City staff presented a prototype Measure U metrics dashboard to the Measure U Community Advisory Committee on Jan. 26, outlining program- and department-level spending and performance data for the period July 1–Sept. 30, 2025.
Ash, a city staff member managing the dashboard, said the tool uses "progressive disclosure" so users can drill from department totals into program-level metrics. He told commissioners the dashboard now adopts the city council's priorities—economic development, public safety and homelessness—labeling them as "categories" rather than the commission's earlier "priorities." "This dashboard is a working prototype for feedback and review. All data and information presented are preliminary and subject to change," Ash said.
The dashboard displayed $39,600,000 in Measure U-related funding spread across categories: about $25,500,000 for community response and roughly $14,100,000 for homelessness (staff identified those as the two largest category groupings shown on the screen). Ash demonstrated program details, including the Office of Community Outreach (reported as roughly $3.7 million in program value and an authorized 25 FTEs) and a first-quarter value of 20,663 cases opened during the reporting window.
Commissioners welcomed the interface but asked for clarifications about units, definitions and how to make the dashboard meaningful for residents and policy decisions. "If I go to this website, a normal person doesn't drill into it. They just say, 'Oh, Measure U is spending $14 million on homelessness,'" Commissioner Cook said, urging staff to surface aggregate measures that explain how category and program values relate.
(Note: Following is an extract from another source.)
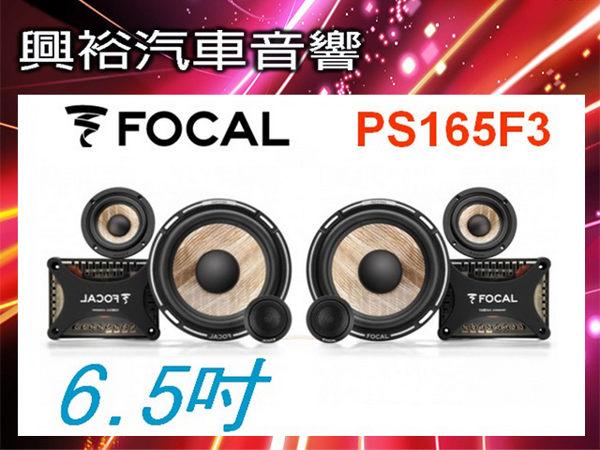 【FOCAL】PS165F3 6.5吋三音路分離喇叭*法國原裝正公司貨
Cook pressed for a way to estimate the "cost per encounter"—for example, dividing a category budget by a program metric to produce a per-unit cost. Ash cautioned that a simple division risks misleading results unless program boundaries, overlapping services, and outside funding (including state grants) are accounted for. "We have to also account for all of these other metrics and there may be other programs that are specifically addressing those objectives," Ash said, noting that state funding and grant offsets complicate a straightforward per-unit calculation.
Commissioners also flagged missing metric definitions and inconsistent calculations of "FTE as a percent of budget." Ash acknowledged gaps in metric descriptions and said some metric frequencies (quarterly vs. weekly) differ by program; he pointed commissioners to a weekly homelessness dashboard (homeless.safesacramento.org) for more granular case-open/close counts and to inform future improvements.
The commission asked staff to provide: clearer labels for "value" and units; a glossary of metric definitions; program-level metrics in addition to department-level aggregates; and options for showing open versus closed cases. Staff agreed to gather the feedback, to refine metric definitions with the new city manager's performance framework, and to bring an updated dashboard to a future meeting.
The broader goal, commissioners said, is to convert the new interface into a tool that supports budget recommendations and public outreach. "The goal here was to get feedback," Ash said, adding that staff will continue to refine the dashboard based on commissioner input and additional quarterly data.